_SHORT EXERCISE_: Substitute "observer" for every occurrence of "viewer" in the listing below, and leave the rest of the lines unchanged.

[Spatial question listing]
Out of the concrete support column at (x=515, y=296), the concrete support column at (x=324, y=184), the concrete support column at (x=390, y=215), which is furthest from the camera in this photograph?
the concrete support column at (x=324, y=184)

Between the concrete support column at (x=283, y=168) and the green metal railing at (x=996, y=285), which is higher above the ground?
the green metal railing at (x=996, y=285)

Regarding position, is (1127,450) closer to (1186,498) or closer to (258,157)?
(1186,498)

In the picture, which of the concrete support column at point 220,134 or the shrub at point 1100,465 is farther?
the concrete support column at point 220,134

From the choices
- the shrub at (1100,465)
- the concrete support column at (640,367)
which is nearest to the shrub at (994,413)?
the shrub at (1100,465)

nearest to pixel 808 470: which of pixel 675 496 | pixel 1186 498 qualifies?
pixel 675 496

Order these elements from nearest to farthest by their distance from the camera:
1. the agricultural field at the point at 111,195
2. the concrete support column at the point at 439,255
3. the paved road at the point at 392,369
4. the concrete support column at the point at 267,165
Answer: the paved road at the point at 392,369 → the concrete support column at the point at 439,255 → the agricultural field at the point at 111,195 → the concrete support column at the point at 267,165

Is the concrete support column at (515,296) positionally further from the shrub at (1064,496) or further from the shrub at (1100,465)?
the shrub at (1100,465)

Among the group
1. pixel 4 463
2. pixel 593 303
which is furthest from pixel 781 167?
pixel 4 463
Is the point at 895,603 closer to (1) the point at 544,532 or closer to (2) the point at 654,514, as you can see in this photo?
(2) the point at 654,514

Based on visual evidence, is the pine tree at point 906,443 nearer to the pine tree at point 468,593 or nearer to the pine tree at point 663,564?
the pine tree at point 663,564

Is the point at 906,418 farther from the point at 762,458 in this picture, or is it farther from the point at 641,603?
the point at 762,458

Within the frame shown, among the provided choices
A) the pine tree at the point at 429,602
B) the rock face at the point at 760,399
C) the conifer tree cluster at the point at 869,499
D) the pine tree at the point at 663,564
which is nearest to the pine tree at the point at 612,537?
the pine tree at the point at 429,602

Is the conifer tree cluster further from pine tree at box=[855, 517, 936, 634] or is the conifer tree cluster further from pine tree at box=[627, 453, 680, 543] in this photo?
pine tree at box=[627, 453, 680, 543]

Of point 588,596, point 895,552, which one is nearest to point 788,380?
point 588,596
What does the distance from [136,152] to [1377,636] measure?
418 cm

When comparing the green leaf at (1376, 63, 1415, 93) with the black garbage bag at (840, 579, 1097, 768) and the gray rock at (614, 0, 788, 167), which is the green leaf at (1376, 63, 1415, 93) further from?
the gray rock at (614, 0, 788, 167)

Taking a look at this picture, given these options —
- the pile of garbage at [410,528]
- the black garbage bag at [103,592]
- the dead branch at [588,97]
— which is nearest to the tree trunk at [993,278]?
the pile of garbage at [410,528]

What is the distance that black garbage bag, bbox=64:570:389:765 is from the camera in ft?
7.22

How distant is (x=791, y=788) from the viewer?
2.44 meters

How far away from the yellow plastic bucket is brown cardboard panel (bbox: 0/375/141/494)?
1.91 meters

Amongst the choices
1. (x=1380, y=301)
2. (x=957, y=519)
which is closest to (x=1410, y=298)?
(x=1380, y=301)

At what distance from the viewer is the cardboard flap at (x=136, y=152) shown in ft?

_RESULT FOR THIS EXERCISE_:
Out of the concrete support column at (x=515, y=296), the concrete support column at (x=324, y=184), the concrete support column at (x=390, y=215), which is furthest from the camera in this photograph?
the concrete support column at (x=324, y=184)

Between the concrete support column at (x=283, y=168) and the green metal railing at (x=996, y=285), which is higher above the ground?
the green metal railing at (x=996, y=285)

Regarding position, is (1127,450) closer to (1186,498) or closer to (258,157)?
(1186,498)

In the picture, which of the concrete support column at point 220,134 or the shrub at point 1100,465 is farther?
the concrete support column at point 220,134

From the choices
- the shrub at (1100,465)
- the concrete support column at (640,367)
which is nearest to the shrub at (994,413)?
the shrub at (1100,465)

nearest to pixel 808 470: which of pixel 675 496 | pixel 1186 498 qualifies?
pixel 675 496

Order these elements from nearest to farthest by their distance from the camera:
1. the agricultural field at the point at 111,195
2. the concrete support column at the point at 439,255
3. the paved road at the point at 392,369
4. the concrete support column at the point at 267,165
Answer: the paved road at the point at 392,369 → the concrete support column at the point at 439,255 → the agricultural field at the point at 111,195 → the concrete support column at the point at 267,165

Is the concrete support column at (515,296) positionally further from the shrub at (1064,496) or further from the shrub at (1100,465)?
the shrub at (1100,465)

Among the group
1. pixel 4 463
2. pixel 593 303
which is furthest from pixel 781 167?
pixel 4 463
Is the point at 895,603 closer to (1) the point at 544,532 or closer to (2) the point at 654,514, as you can see in this photo?
(2) the point at 654,514

Based on visual evidence, is the pine tree at point 906,443 nearer to the pine tree at point 468,593 or nearer to the pine tree at point 663,564?
the pine tree at point 663,564

Is the point at 906,418 farther from the point at 762,458 in this picture, or is it farther from the point at 641,603?
the point at 762,458

Within the frame shown, among the provided choices
A) the pine tree at the point at 429,602
B) the rock face at the point at 760,399
C) the conifer tree cluster at the point at 869,499
D) the pine tree at the point at 663,564
which is nearest to the pine tree at the point at 612,537?
the pine tree at the point at 429,602

Is the conifer tree cluster further from pine tree at box=[855, 517, 936, 634] or is the conifer tree cluster further from pine tree at box=[627, 453, 680, 543] in this photo?
pine tree at box=[627, 453, 680, 543]

Of point 588,596, point 895,552, which one is nearest to point 788,380?
point 588,596
What does the distance from [136,152] to [1377,636] measure?
418 cm

When comparing the green leaf at (1376, 63, 1415, 93) with the black garbage bag at (840, 579, 1097, 768) and the gray rock at (614, 0, 788, 167), which is the green leaf at (1376, 63, 1415, 93) further from?
the gray rock at (614, 0, 788, 167)

Taking a look at this picture, given these options —
- the pile of garbage at [410,528]
- the black garbage bag at [103,592]
- the dead branch at [588,97]
— which is nearest to the tree trunk at [993,278]?
the pile of garbage at [410,528]

What is the distance that black garbage bag, bbox=64:570:389:765 is from the camera in ft?
7.22

How distant is (x=791, y=788) from the observer?
2.44 meters

How far away from the yellow plastic bucket is brown cardboard panel (bbox: 0/375/141/494)?
1.91 meters

Amongst the choices
1. (x=1380, y=301)
2. (x=957, y=519)
which is closest to (x=1410, y=298)?
(x=1380, y=301)

At what distance from the observer is the cardboard flap at (x=136, y=152) shown in ft?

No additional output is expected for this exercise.